The state officials met with Caterpillar facility leaders to focus on the need for skilled labor.
With the goal of understanding the needs of local businesses, Iowa Governor Terry Branstad and Lieutenant Governor Kim Reynolds (pictured) toured the Caterpillar Work Tools facility in Elkader, Iowa, on Thursday, April 25. Guiding them on the tour were Bob Hunter, North America Operations manager for Global Work Tools & Services, and Facility Manager Roy Hatfield.
Employees at the facility manufacture excavator buckets, wheel loader buckets and blades for various Cat® machines. The 45-minute tour gave Gov. Branstad and Lt. Gov. Reynolds the opportunity to see these people and their products up-close.

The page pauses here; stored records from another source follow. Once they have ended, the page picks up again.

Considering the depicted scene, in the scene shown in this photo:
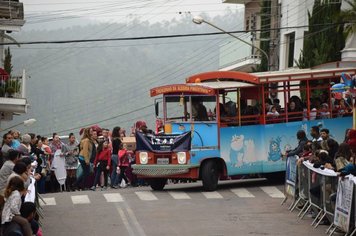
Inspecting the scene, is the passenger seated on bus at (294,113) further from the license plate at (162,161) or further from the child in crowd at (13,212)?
the child in crowd at (13,212)

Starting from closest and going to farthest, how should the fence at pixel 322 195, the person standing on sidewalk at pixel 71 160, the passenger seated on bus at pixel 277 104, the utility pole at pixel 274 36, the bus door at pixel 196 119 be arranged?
the fence at pixel 322 195 → the bus door at pixel 196 119 → the passenger seated on bus at pixel 277 104 → the person standing on sidewalk at pixel 71 160 → the utility pole at pixel 274 36

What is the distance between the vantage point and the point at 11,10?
46844 millimetres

"We enjoyed our visit to Caterpillar, and it was great to tour such an important Iowa facility," said Gov. Branstad. "We value the work Caterpillar is doing in Iowa and are proud to be home to such a storied company."
"It was an honor to host Gov. Branstad and Lt. Gov. Reynolds at our factory," said Bob Hunter. "It's always great for Caterpillar when we get the opportunity to showcase our products and the hard work of our employees with our elected leaders. The governor and lieutenant governor wanted to know more about our growth in Elkader during the last few years, our products, our customers, our involvement in the community and actions we believe the state of Iowa could take to help improve the business environment."
One area of concern they discussed, in which the state is already working with businesses and schools, is addressing the shortage of skilled personnel (welders, machinists, etc.). This shortage was made evident when the facility doubled its employee population from 40 to 80 last year.
"We had to screen approximately 300 applicants in order to hire those 40 people," said Gail Lindley, the facility's HR manager. "Iowa does have a number of state-funded training programs, which have helped fund some of our welding training classes, but we're still challenged to find the qualified people we need. However, there are some long-term efforts underway to help address the problem. For example, school districts are joining together to fund industrial technology classes for middle and high school students, and Caterpillar is one of many businesses involved in career fairs at local schools where they educate children about careers in many different fields. Most of these partnerships have formed during the last two to four years."
"Our work continues on closing the skills gap that exists in Iowa," said Gov. Branstad. "Our Workforce Development office is working with the Skilled Iowa program to ensure workers in search of a job have the skills they need in order to fill the needed positions all across the state, including Elkader."